Fett schreiben: Setzen Sie vor und nach dem Text ein Sternchen: *Wichtig* wird zu Wichtig.
Kursiv schreiben: Setzen Sie vor und nach dem Text einen Unterstrich: _Wichtig_ wird zu Wichtig.
Durchstreichen: Setzen Sie vor und nach dem Text eine Tilde: ~Wichtig~ wird durchgestrichen.
Auf vielen Smartphones können Sie Text ausserdem markieren und anschliessend über das angezeigte Menü die gewünschte Formatierung auswählen.
Solche kleinen Formatierungen müssen Sie natürlich nicht ständig verwenden. Bei längeren Nachrichten können sie aber helfen, wichtige Informationen schneller erkennbar zu machen.

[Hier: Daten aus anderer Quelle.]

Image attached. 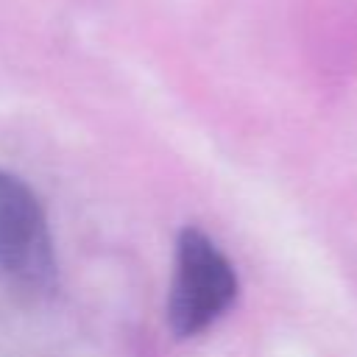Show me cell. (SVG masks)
<instances>
[{
    "mask_svg": "<svg viewBox=\"0 0 357 357\" xmlns=\"http://www.w3.org/2000/svg\"><path fill=\"white\" fill-rule=\"evenodd\" d=\"M237 298V273L226 254L198 229L176 240L167 293V326L176 337H195L229 312Z\"/></svg>",
    "mask_w": 357,
    "mask_h": 357,
    "instance_id": "cell-1",
    "label": "cell"
},
{
    "mask_svg": "<svg viewBox=\"0 0 357 357\" xmlns=\"http://www.w3.org/2000/svg\"><path fill=\"white\" fill-rule=\"evenodd\" d=\"M0 273L25 290H50L56 254L45 209L33 190L0 170Z\"/></svg>",
    "mask_w": 357,
    "mask_h": 357,
    "instance_id": "cell-2",
    "label": "cell"
}]
</instances>
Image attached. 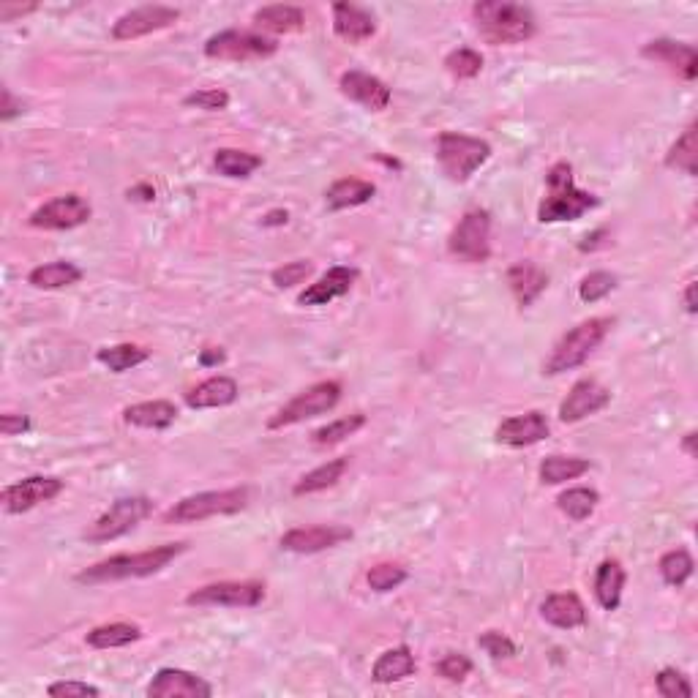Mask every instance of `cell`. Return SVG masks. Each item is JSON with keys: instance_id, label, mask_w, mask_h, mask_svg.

WhatsApp muss nicht kompliziert sein
Sie müssen nicht jede Funktion von WhatsApp kennen oder nutzen. Schon einige wenige Einstellungen können den Alltag angenehmer machen: Chats aufräumen, wichtige Nachrichten wiederfinden, unbekannte Anrufe stummschalten oder die Privatsphäre überprüfen.
Wenn Sie WhatsApp bereits regelmässig nutzen, lohnt sich deshalb ein Blick in die Einstellungen. Vielleicht entdecken Sie dabei eine Funktion, die Ihnen bisher gefehlt hat.
Tipp: Aktualisieren Sie WhatsApp regelmässig. Neue Funktionen und Sicherheitseinstellungen werden laufend ergänzt oder verändert. Einzelne Bezeichnungen und Menüpunkte können sich deshalb je nach Smartphone und Version unterscheiden.